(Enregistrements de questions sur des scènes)
● ● ● ● ●

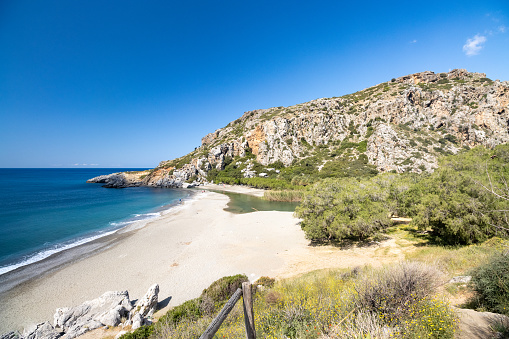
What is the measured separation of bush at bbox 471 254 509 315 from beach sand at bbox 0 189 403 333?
8.59m

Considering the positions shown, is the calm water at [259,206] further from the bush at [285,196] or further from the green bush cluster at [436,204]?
the green bush cluster at [436,204]

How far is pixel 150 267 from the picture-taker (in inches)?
691

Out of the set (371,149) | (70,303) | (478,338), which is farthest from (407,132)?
(70,303)

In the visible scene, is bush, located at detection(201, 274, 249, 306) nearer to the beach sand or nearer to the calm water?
the beach sand

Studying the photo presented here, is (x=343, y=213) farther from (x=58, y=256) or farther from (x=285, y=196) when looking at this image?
(x=285, y=196)

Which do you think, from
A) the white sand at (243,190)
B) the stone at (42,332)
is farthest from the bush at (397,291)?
the white sand at (243,190)

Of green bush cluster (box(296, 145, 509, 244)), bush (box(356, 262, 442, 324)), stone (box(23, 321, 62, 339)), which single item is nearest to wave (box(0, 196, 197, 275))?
stone (box(23, 321, 62, 339))

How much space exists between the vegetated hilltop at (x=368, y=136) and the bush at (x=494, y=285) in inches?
2337

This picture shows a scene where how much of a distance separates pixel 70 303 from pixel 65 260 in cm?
904

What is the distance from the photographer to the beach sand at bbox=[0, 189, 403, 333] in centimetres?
1330

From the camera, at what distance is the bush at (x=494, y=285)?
18.9 feet

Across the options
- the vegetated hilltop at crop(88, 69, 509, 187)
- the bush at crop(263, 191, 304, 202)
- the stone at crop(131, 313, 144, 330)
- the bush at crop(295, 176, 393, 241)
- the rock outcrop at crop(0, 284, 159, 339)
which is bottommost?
the bush at crop(263, 191, 304, 202)

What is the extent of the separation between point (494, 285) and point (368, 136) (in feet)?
303

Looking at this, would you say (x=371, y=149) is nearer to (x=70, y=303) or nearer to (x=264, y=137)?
(x=264, y=137)
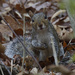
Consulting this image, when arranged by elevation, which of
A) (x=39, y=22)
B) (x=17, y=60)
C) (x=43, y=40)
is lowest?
(x=17, y=60)

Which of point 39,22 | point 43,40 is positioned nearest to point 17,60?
point 43,40

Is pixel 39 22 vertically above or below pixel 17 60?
above

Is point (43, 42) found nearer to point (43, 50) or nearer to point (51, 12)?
point (43, 50)

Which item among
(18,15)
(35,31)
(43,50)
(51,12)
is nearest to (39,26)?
(35,31)

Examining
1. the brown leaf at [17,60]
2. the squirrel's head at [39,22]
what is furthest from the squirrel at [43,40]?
the brown leaf at [17,60]

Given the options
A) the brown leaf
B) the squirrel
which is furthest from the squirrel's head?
the brown leaf

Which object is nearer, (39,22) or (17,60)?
(39,22)

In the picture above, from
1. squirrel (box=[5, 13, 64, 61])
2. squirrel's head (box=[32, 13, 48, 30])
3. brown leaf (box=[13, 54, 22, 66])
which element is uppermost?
squirrel's head (box=[32, 13, 48, 30])

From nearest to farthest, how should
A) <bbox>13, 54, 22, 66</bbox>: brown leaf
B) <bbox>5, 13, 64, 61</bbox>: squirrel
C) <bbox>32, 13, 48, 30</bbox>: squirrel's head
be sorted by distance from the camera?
1. <bbox>32, 13, 48, 30</bbox>: squirrel's head
2. <bbox>5, 13, 64, 61</bbox>: squirrel
3. <bbox>13, 54, 22, 66</bbox>: brown leaf

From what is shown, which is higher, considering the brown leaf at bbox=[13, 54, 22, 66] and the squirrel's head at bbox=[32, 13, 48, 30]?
the squirrel's head at bbox=[32, 13, 48, 30]

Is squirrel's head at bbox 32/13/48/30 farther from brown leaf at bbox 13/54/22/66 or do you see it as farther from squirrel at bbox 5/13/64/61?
brown leaf at bbox 13/54/22/66

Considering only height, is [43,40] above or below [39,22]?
below

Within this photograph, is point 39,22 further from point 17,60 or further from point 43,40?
point 17,60
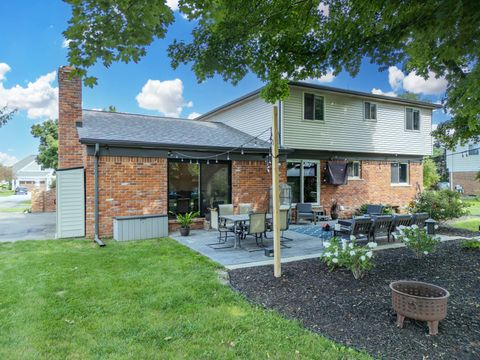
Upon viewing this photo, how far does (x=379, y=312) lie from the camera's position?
3.87 meters

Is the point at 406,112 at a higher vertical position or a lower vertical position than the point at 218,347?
higher

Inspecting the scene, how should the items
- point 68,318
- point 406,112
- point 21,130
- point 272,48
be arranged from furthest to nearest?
point 21,130, point 406,112, point 272,48, point 68,318

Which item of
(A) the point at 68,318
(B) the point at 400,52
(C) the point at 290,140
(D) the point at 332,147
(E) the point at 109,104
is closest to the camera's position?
(A) the point at 68,318

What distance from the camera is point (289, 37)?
18.8ft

● ● ● ● ●

- _Énoncé_: Recopiez mot pour mot l'ensemble des lignes ci-dessus, en laissant les images de côté dans votre réponse.

- _Corrigé complet_:
What is the measured separation of bush at bbox 471 254 509 315 from beach sand at bbox 0 189 403 333?
8.59m

Considering the positions shown, is the calm water at [259,206] further from the bush at [285,196] or further from the green bush cluster at [436,204]?
the green bush cluster at [436,204]

How far is pixel 150 267 from the picture-taker (in inches)?
691

Out of the set (371,149) | (70,303) | (478,338), which is farthest from (407,132)?
(70,303)

In the visible scene, is bush, located at detection(201, 274, 249, 306) nearer to the beach sand or nearer to the calm water?
the beach sand

Studying the photo presented here, is (x=343, y=213) farther from (x=58, y=256) or farther from (x=285, y=196) when looking at this image?
(x=285, y=196)

Which do you think, from
A) the white sand at (243,190)
B) the stone at (42,332)
is farthest from the bush at (397,291)?
the white sand at (243,190)

Of green bush cluster (box(296, 145, 509, 244)), bush (box(356, 262, 442, 324)), stone (box(23, 321, 62, 339)), which single item is nearest to wave (box(0, 196, 197, 275))?
stone (box(23, 321, 62, 339))

How much space exists between the vegetated hilltop at (x=368, y=136) and the bush at (x=494, y=285) in inches?
2337

This picture shows a scene where how much of a distance separates pixel 70 303 from pixel 65 260 in cm?
904

What is the distance from the photographer to the beach sand at bbox=[0, 189, 403, 333] in centimetres?
1330

From the camera, at what distance is the bush at (x=494, y=285)?
18.9 feet

Across the options
- the vegetated hilltop at crop(88, 69, 509, 187)
- the bush at crop(263, 191, 304, 202)
- the stone at crop(131, 313, 144, 330)
- the bush at crop(295, 176, 393, 241)
- the rock outcrop at crop(0, 284, 159, 339)
which is bottommost?
the bush at crop(263, 191, 304, 202)

What is the extent of the separation between point (494, 285) and point (368, 136) (in feet)?
303

Looking at this, would you say (x=371, y=149) is nearer to (x=70, y=303) or nearer to (x=264, y=137)?
(x=264, y=137)
Consulting this image, when arranged by elevation, which of
A) (x=39, y=22)
B) (x=17, y=60)
C) (x=43, y=40)
is lowest?
(x=17, y=60)

Which of point 39,22 | point 43,40 is positioned nearest to point 17,60?
point 43,40

Is pixel 39 22 vertically above or below pixel 17 60?
above

Is point (43, 42) found nearer to point (43, 50) or nearer to point (51, 12)?
point (43, 50)

Which item among
(18,15)
(35,31)
(43,50)
(51,12)
is nearest to (39,26)?
(35,31)

Examining
1. the brown leaf at [17,60]
2. the squirrel's head at [39,22]
what is furthest from the squirrel at [43,40]?
the brown leaf at [17,60]

Given the options
A) the brown leaf
B) the squirrel
which is furthest from the squirrel's head?
the brown leaf

Which object is nearer, (39,22) or (17,60)?
(39,22)

In the picture above, from
1. squirrel (box=[5, 13, 64, 61])
2. squirrel's head (box=[32, 13, 48, 30])
3. brown leaf (box=[13, 54, 22, 66])
which element is uppermost?
squirrel's head (box=[32, 13, 48, 30])

From nearest to farthest, how should
A) <bbox>13, 54, 22, 66</bbox>: brown leaf
B) <bbox>5, 13, 64, 61</bbox>: squirrel
C) <bbox>32, 13, 48, 30</bbox>: squirrel's head
be sorted by distance from the camera?
1. <bbox>32, 13, 48, 30</bbox>: squirrel's head
2. <bbox>5, 13, 64, 61</bbox>: squirrel
3. <bbox>13, 54, 22, 66</bbox>: brown leaf

From what is shown, which is higher, considering the brown leaf at bbox=[13, 54, 22, 66] and the squirrel's head at bbox=[32, 13, 48, 30]?
the squirrel's head at bbox=[32, 13, 48, 30]

Is squirrel's head at bbox 32/13/48/30 farther from brown leaf at bbox 13/54/22/66 or do you see it as farther from squirrel at bbox 5/13/64/61?
brown leaf at bbox 13/54/22/66

Considering only height, is [43,40] above or below [39,22]?
below

Within this photograph, is point 39,22 further from point 17,60 or further from point 43,40?
point 17,60
Upon viewing this photo, how far does (x=379, y=312) lie from the camera's position?
3.87 meters

Is the point at 406,112 at a higher vertical position or a lower vertical position than the point at 218,347?
higher

Inspecting the scene, how should the items
- point 68,318
- point 406,112
- point 21,130
- point 272,48
be arranged from furthest to nearest?
point 21,130, point 406,112, point 272,48, point 68,318

Which item of
(A) the point at 68,318
(B) the point at 400,52
(C) the point at 290,140
(D) the point at 332,147
(E) the point at 109,104
is closest to the camera's position?
(A) the point at 68,318

What distance from the camera is point (289, 37)?
18.8ft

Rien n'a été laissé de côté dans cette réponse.